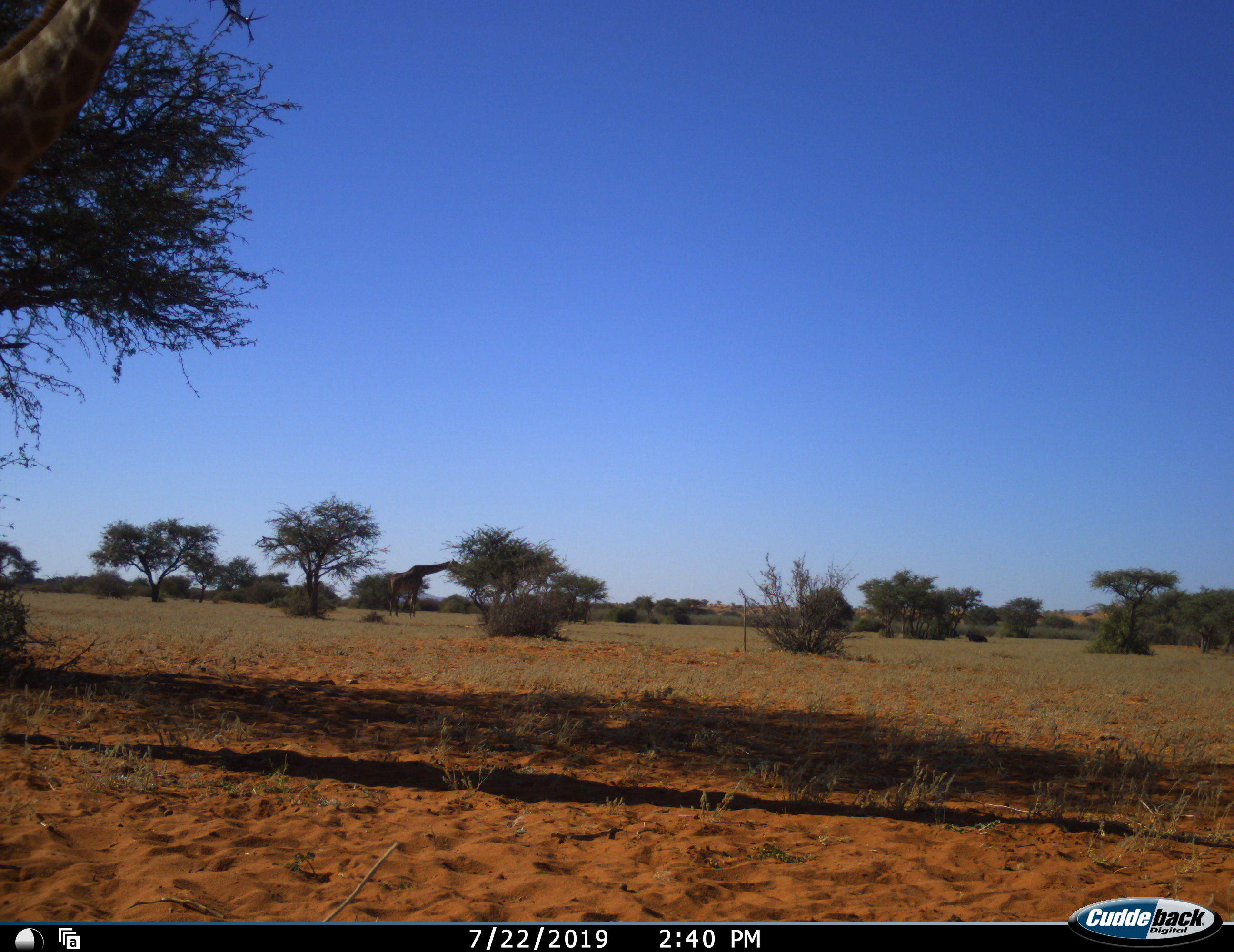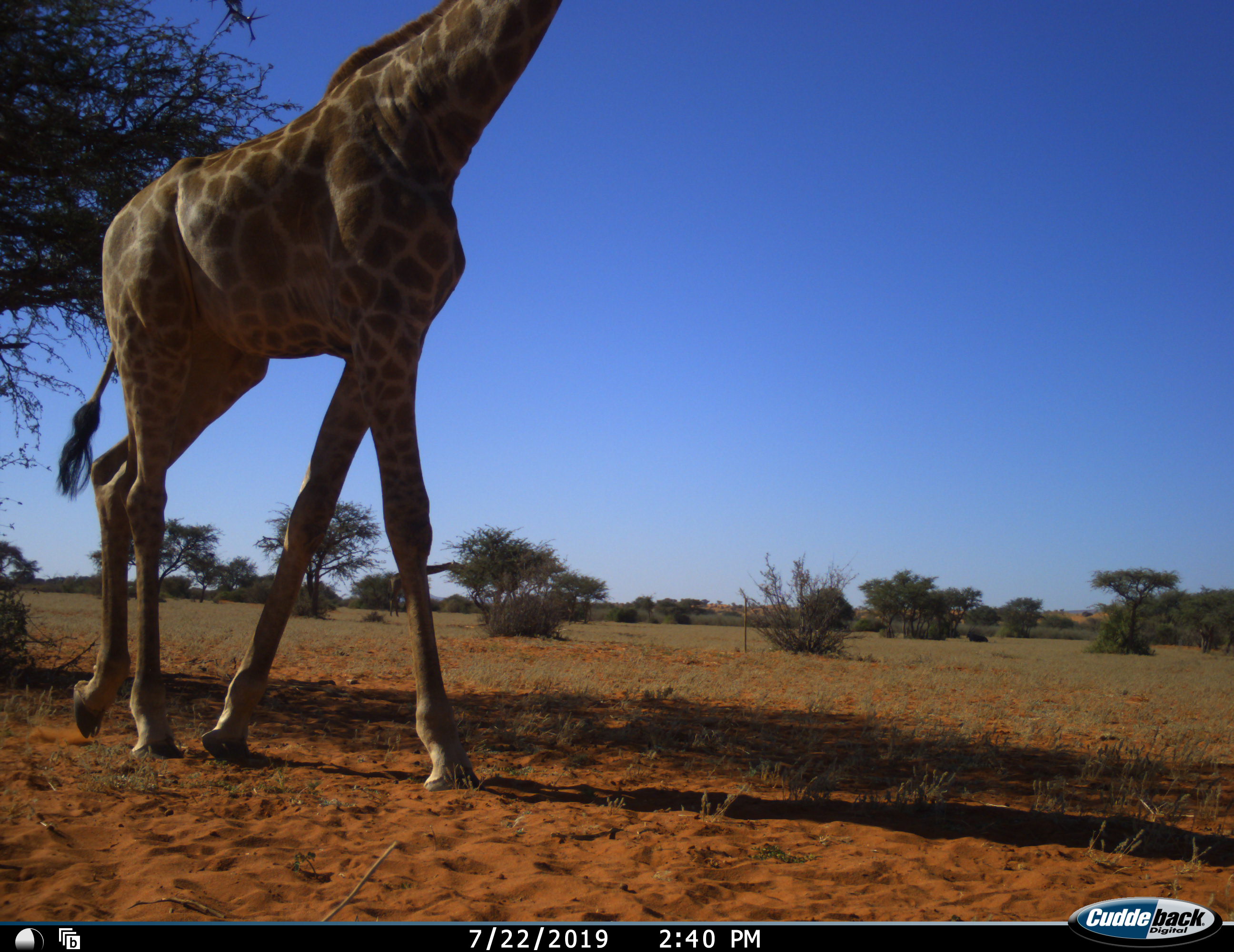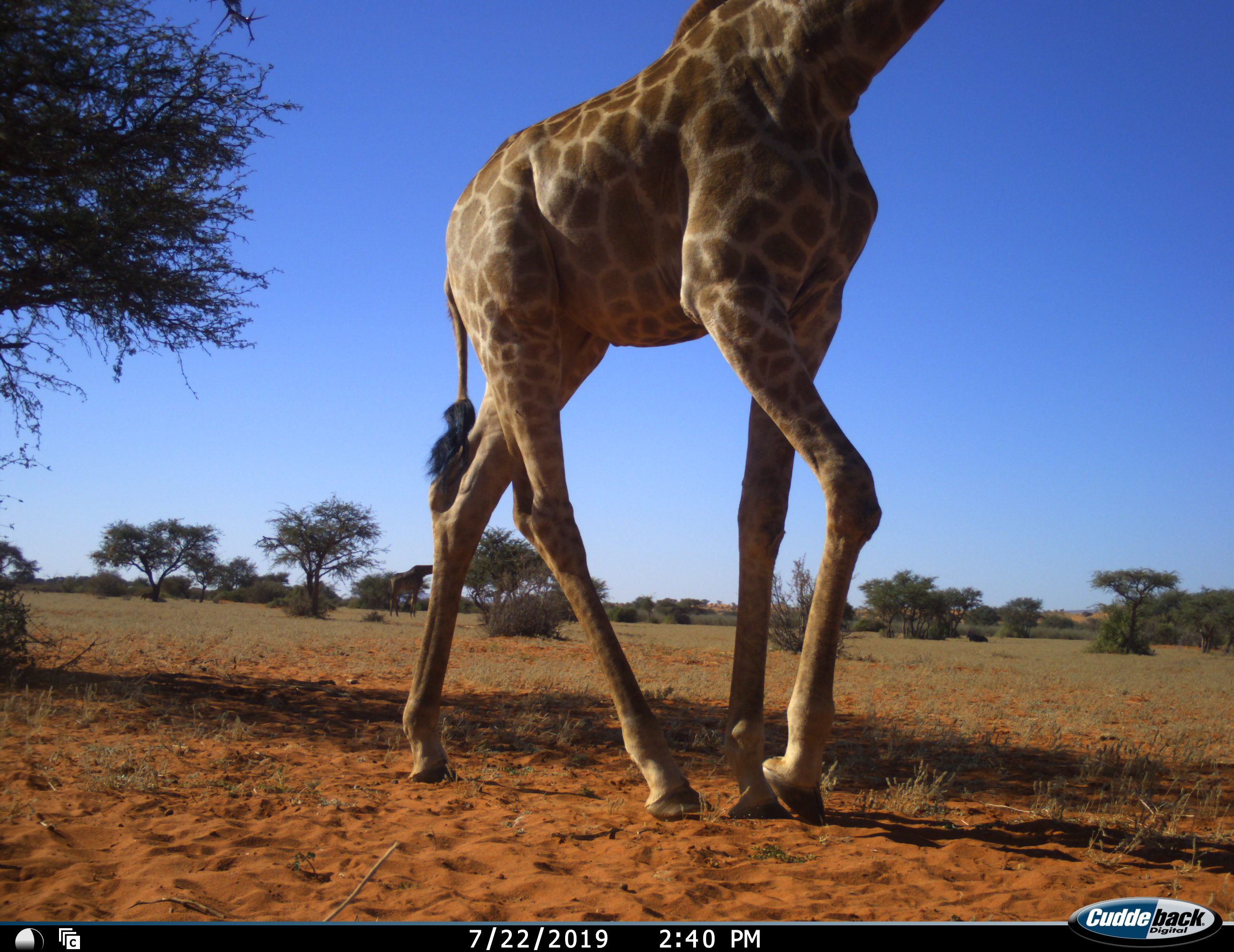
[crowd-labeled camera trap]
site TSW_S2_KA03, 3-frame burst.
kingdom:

● ● ●

[Exercise requirements] Could you restate the material word for word, skipping any pictures it holds?

[Exercise result]
[crowd-labeled camera trap]
site TSW_S2_KA03, 3-frame burst.
kingdom:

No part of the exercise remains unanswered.